Decentralized Metadata - Calling all developers

Hey everyone,

So for my desktop app I will be implementing a decentralized file metadata system.

I had previously planned to allow the user to specify tracker servers in the application, to which they would upload metadata during the file upload process. On reflection I decided to instead have the users upload this metadata as another file to the autonomi network, and link them via a smart contract.

This ensures the information stays decentralized and accessible to everyone. Indexers can still index this data from the blockchain if they wish to perform specific private computation or search algorithms.

The main selling point of this method is that client applications can query the blockchain via ethers.js or web3js and get the metadata without the need for any servers. The smart contract simply ties two files together, the file itself, and the metadata file. The cost for storing both these xornames depends on the blockchain chosen, but for a L2 it should be low.

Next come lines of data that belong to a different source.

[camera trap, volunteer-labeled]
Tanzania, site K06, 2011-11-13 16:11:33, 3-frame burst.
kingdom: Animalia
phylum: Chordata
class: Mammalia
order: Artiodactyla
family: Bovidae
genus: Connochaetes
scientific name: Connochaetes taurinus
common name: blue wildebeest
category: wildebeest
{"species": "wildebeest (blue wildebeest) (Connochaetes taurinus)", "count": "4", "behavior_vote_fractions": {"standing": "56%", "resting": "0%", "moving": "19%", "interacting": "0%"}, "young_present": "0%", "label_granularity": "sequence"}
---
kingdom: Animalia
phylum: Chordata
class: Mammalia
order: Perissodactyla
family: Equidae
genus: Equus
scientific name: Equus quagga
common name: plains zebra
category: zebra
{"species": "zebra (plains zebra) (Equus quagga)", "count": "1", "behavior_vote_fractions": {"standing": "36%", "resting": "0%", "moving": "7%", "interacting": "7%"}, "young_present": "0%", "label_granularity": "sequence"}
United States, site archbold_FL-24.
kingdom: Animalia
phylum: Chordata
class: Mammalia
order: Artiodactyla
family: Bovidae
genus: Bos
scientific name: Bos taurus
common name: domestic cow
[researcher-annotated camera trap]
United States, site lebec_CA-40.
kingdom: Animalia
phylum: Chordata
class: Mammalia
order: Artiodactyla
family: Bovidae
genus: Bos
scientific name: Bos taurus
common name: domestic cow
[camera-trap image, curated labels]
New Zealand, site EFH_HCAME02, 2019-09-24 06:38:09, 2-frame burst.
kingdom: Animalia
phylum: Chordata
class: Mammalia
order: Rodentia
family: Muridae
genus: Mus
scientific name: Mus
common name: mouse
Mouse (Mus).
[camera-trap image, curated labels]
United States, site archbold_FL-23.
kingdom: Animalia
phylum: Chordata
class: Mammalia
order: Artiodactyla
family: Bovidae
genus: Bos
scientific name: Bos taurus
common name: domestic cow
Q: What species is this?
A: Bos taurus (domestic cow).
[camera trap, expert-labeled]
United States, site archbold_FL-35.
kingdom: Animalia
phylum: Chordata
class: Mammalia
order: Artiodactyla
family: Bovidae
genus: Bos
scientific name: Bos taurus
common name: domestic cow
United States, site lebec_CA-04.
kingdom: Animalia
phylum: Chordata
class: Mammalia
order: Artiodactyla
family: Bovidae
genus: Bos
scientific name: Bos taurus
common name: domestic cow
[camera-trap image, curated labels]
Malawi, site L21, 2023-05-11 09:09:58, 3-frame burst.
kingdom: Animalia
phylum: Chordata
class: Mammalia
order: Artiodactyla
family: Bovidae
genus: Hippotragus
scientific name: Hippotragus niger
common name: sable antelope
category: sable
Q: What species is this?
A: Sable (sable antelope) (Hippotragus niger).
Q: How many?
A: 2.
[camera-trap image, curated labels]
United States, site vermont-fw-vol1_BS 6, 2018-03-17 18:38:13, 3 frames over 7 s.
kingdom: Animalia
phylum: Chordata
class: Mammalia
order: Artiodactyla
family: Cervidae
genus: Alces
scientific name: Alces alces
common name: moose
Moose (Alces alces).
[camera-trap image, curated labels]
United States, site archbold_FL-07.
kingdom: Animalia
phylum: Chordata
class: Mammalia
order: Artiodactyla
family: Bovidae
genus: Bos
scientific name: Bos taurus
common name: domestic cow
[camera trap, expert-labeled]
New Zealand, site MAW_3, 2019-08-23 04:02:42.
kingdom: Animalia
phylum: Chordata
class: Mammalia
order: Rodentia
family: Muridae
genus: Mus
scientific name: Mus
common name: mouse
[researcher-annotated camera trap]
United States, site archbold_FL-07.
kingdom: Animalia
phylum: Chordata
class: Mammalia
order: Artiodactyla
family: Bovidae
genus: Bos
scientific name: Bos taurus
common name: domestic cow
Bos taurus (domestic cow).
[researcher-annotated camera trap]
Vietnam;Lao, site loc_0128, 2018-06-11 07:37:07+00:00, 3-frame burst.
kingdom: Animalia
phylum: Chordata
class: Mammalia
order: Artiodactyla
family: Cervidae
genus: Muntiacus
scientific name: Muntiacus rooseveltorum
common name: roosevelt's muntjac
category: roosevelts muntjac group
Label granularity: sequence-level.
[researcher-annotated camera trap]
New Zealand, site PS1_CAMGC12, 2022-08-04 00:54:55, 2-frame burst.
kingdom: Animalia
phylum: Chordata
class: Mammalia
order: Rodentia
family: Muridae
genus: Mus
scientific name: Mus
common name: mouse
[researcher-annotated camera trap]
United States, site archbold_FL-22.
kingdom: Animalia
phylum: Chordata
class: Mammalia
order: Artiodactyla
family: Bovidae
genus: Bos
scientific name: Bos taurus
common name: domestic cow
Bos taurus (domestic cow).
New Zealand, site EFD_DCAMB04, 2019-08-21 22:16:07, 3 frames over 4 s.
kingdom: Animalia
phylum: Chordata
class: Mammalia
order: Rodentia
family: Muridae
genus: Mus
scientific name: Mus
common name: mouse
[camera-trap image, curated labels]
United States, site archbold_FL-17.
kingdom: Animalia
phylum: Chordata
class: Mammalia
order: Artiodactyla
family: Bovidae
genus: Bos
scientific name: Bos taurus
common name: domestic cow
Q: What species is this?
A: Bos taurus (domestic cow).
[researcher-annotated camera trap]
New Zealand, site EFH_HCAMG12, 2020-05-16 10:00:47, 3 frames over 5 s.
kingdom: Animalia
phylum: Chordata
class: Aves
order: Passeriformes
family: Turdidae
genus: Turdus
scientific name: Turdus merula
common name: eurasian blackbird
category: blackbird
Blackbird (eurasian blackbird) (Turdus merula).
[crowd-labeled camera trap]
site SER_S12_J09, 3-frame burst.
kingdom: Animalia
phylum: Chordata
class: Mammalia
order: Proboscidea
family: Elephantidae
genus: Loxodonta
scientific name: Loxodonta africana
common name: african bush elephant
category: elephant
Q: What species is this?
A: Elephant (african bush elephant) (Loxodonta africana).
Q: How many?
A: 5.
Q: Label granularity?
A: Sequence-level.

Each xorname is 32 bytes.

By storing all the metadata in a file it saves from the cost of having it in the smart contract itself.

This is all optional so applications can decide to use it or not, or just to upload the metadata to their own servers.

Here is the smart contract below:

As for the metadata files, it would be good for applications that use this method to agree on a standard so the creation and usage of this metadata would work for all applications.

My proposal would be something along the lines of a json object:

name: string
description: string
extension: string
size (bytes): int
hash: string
additional: array of key/value pairs

Would love some feedback.

11 Likes

This tech on layer 2 base is doing some interesting stuff with the metadata for the ERC20 standard. It is called ERC20i and is completely interoperable.

I collect all the coins on base that have them because of a the unique art autonomously generated on chain.

3 Likes

Unfortunately this would only survive while the erc20 L2 token remains. With the native token planned to replace the ERC20 (on 1:1 w/burn) it would be better to perhaps look at another way.

Having looked at the datamap, it seems this is the perfect place to put the meta data. It is a simple table of chunk address/size/prehash and one overall size value. It is required since it defines the locations of the chunks.

I would look at adding to the code that generates the datamap to place the meta data. Maybe in a way that can co-exist with clients not expecting it.

Another way is to look at a type of directory structure since that is how meta data is stored on disks.

4 Likes

My plan of development is to use the chain as a decentralized clock timestamp for specific data and sync AI dApps.

1 Like

Personally i feel it should be all on the network infrastructure.

Like what happens to the chain when there is like a billion files and growing in the coming years. Like 1000 files for each of the billion people storing their photos etc

3 Likes

Although autonomi only plans to use the L2 for a limited time until the native token is complete, this system would still work as it is only for storing data in a way where everyone knows where to look for it. I don’t see a way of that working on a DHS system.

The option could be enabled to let the user decide what chains to publish this information, and perhaps many of them at once if they were willing to pay the different fees required by those chains.

You mentioned about the datampa for storing the metadata itself, for files I would like to store titles, descriptions, the file hash etc. All of these take up a lot of bytes, and even on a L2 this adds up to high fees. At least with just storing the xornames to both file and metadata file, it’s just 64 bytes which should be manageable.

As mentioned also by LOvisWaTer, there is the added benefit of having a timestamp with a chain that enables some cool features.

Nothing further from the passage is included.